Obama, who was on vacation in nearby Asheville, made the short trip to Montreat where the 91-year-old "pastor to presidents" awaited him in his log cabin home.
During their half-hour meeting, the two chatted about a variety of topics over coffee, including their wives, golf and Chicago, according to Graham's spokesman, Larry Ross.
Graham attended Wheaton College in the Chicago suburb, where he met his late wife, Ruth, and Obama began his political career in the city.
Obama, like his predecessors, shared with Graham how lonely, demanding and humbling the office of president can be, said Ross.
The two concluded by praying for each other and Graham gave the president two Bibles, one for himself and the other for the first lady.
"I am pleased to have had President Obama in my home this afternoon," said Graham, in a statement. "He requested a meeting since he was spending the weekend nearby in Asheville. My son Franklin and I enjoyed a brief visit with the President, followed by a time of prayer together."
Obama had been wanting to meet Graham for some time, but a busy schedule and other situations delayed the meeting until this past weekend.
The two had planned to meet in-person back in October 2008 while Obama was still on the campaign trail, but Graham's health prevented the meeting. Obama connected again with Graham last November when he called to wish him a happy birthday.
Obama is the twelfth president that Graham has personally known during his public ministry. But Obama is the first sitting president to visit the Graham home.
White House spokesman Bill Burton said Obama was "extraordinarily gratified that he took the time to meet with him."
Billy Graham's son, Franklin, as well as aides and advisers to both men were also present during the meeting. Reporters were kept outside Graham's home.
Franklin Graham said he spoke briefly to Obama about his recent problem with the army. He was disinvited by the army last week to speak at a Pentagon event for the National Day of Prayer because of disparaging remarks he made about Islam.
The younger Graham voiced his concern to the president about activists trying to remove all religion from the military.

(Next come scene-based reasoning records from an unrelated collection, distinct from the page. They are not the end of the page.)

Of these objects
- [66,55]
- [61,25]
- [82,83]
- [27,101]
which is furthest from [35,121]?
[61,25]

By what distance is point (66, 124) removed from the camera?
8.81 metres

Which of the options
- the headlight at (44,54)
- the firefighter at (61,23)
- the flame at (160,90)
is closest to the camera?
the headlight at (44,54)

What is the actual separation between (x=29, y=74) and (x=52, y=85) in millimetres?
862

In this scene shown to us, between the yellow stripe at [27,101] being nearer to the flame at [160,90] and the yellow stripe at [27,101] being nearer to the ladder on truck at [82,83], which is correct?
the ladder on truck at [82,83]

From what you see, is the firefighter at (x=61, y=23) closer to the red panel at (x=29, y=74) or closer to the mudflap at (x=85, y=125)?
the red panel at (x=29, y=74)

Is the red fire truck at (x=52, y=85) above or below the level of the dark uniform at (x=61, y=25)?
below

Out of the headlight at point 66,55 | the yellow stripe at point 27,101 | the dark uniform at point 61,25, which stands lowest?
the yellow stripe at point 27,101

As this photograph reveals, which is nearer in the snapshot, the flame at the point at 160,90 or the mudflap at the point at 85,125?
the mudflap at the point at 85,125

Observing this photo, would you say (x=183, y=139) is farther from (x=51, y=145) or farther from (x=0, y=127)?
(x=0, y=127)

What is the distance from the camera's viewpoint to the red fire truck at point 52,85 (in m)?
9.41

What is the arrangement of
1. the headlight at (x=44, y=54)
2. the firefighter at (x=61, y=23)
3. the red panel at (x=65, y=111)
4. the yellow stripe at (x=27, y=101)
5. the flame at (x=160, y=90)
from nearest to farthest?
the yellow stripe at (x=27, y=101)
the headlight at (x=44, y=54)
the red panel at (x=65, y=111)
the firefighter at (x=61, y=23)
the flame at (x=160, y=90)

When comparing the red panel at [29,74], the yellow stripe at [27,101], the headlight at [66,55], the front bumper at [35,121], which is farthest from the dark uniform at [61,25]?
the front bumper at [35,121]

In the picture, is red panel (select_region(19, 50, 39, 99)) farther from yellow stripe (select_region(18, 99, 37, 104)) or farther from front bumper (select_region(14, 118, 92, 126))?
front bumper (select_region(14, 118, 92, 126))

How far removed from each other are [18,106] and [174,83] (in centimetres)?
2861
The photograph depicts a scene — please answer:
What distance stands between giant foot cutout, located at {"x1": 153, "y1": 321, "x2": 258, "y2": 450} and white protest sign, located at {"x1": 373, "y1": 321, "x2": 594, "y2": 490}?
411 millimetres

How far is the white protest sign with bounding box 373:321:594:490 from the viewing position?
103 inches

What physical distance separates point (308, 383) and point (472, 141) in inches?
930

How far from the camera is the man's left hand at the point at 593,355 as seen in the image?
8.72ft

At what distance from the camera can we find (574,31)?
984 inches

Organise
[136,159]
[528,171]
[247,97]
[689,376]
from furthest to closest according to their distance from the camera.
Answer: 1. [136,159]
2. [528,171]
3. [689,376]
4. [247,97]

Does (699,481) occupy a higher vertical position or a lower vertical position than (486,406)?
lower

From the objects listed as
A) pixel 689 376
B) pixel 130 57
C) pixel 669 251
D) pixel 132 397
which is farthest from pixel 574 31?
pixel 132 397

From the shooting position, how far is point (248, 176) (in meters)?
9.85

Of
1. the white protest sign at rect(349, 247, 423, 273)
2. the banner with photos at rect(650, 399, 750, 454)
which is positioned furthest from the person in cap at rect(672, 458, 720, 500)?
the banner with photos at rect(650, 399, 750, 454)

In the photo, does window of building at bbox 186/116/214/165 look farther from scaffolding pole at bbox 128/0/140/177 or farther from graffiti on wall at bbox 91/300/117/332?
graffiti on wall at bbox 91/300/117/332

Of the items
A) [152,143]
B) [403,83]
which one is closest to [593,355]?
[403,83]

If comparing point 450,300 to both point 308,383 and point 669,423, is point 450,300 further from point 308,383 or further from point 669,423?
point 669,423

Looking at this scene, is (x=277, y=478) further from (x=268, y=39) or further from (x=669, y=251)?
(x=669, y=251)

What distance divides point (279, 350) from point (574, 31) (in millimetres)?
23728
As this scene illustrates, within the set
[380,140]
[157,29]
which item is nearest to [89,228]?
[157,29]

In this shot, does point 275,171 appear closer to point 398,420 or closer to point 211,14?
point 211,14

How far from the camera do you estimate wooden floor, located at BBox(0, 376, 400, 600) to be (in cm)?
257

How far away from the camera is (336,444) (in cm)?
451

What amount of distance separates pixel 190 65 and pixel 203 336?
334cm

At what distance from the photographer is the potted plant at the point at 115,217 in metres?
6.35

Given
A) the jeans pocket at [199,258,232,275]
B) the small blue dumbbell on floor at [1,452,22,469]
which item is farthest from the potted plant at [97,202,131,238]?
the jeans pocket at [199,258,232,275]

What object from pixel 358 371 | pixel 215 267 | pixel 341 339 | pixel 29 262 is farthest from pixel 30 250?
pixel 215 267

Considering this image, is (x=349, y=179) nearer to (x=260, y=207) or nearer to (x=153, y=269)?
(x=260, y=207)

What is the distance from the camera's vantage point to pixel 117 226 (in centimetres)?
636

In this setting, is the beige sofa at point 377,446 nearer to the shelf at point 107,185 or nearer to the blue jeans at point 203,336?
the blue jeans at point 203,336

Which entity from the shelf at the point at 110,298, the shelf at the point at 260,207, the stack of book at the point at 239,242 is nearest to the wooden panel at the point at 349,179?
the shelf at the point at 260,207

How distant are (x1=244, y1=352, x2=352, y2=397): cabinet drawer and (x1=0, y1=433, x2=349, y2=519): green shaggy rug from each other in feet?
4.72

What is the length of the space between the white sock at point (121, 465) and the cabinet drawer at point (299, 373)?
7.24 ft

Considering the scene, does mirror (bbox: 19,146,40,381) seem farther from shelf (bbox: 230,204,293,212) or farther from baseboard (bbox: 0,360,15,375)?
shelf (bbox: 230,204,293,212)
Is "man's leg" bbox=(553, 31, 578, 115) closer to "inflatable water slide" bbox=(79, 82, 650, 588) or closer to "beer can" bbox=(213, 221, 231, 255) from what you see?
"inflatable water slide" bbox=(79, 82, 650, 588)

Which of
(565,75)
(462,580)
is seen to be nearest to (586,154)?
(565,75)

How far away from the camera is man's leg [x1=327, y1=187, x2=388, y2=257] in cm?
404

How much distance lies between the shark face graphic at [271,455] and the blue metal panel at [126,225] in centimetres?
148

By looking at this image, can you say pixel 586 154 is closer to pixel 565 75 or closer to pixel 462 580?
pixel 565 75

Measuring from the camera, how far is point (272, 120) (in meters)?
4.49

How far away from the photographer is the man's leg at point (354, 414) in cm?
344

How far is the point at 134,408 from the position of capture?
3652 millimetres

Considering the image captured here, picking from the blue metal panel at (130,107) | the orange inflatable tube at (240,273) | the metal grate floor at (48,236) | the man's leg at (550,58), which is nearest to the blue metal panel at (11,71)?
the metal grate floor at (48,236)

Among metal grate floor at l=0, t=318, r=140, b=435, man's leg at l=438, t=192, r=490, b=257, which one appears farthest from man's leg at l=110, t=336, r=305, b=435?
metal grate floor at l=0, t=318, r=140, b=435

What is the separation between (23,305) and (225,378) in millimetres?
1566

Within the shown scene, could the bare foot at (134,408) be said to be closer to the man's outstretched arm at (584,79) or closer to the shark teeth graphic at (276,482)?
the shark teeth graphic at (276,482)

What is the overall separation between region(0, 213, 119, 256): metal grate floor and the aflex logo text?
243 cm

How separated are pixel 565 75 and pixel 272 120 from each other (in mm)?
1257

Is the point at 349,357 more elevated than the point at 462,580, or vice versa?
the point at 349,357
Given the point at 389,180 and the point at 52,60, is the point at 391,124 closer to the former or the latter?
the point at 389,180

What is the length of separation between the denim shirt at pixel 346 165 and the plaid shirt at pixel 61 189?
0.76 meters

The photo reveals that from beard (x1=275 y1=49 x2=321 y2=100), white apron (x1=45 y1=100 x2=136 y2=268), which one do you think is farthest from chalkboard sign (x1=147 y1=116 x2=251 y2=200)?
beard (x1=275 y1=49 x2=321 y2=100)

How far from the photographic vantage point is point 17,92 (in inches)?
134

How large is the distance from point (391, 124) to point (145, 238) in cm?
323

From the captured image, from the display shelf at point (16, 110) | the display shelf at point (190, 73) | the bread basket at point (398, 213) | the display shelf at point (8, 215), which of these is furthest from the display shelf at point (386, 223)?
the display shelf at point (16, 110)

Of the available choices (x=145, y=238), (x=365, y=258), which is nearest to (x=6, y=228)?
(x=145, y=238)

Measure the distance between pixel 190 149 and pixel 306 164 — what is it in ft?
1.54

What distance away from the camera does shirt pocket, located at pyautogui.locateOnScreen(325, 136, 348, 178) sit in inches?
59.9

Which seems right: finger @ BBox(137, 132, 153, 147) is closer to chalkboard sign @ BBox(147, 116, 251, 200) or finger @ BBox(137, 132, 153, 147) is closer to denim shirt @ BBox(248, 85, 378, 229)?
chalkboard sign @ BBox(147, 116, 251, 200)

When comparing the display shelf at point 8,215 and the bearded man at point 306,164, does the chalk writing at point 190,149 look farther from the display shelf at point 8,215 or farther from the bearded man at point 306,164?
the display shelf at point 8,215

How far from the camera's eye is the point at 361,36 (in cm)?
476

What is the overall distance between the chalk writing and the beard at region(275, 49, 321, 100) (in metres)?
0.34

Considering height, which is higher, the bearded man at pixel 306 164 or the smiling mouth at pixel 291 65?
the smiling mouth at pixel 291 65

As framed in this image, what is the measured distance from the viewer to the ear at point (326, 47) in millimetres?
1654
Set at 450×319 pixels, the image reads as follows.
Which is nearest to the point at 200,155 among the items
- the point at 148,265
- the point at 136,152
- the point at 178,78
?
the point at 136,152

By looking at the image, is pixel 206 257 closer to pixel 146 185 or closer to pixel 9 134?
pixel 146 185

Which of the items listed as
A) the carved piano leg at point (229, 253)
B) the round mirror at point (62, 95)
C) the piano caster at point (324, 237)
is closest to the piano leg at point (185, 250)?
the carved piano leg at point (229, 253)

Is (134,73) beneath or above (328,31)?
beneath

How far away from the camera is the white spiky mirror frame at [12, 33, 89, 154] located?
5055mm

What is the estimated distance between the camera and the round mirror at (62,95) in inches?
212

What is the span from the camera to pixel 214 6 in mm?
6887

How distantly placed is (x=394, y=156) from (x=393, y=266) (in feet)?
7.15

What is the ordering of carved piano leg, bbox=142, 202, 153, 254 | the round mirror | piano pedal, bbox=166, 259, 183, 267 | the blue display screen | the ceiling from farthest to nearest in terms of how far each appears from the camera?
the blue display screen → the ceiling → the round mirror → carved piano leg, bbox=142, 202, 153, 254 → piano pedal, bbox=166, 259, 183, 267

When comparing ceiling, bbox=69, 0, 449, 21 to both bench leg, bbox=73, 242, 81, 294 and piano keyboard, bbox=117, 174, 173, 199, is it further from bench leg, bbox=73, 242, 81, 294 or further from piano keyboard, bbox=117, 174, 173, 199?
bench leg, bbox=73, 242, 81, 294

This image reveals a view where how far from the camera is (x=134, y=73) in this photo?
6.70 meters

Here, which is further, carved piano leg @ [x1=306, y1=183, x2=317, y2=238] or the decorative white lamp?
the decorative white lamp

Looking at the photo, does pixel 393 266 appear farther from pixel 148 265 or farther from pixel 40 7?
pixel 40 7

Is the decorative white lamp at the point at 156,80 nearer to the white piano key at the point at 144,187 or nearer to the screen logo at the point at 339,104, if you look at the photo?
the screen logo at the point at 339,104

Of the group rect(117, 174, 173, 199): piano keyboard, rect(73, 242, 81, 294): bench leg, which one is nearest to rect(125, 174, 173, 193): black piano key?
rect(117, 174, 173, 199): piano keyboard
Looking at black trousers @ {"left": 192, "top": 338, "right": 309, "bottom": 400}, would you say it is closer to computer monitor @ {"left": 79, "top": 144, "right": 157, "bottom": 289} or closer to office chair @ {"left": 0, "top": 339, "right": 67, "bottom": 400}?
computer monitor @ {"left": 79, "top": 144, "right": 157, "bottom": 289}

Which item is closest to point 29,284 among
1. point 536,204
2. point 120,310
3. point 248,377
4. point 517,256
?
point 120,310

"I wanted to make him aware of that," Franklin Graham said, according to The Associated Press. "He said he would look into it."
Franklin Graham also thanked the president for saying he would direct the government to appeal a federal judge's recent ruling that declared the National Day of Prayer as unconstitutional. Graham is the co-honorary chair of the National Day of Prayer Task Force.
Obama also said he intends to still issue a proclamation on May 6 to recognize the prayer day despite the recent court ruling.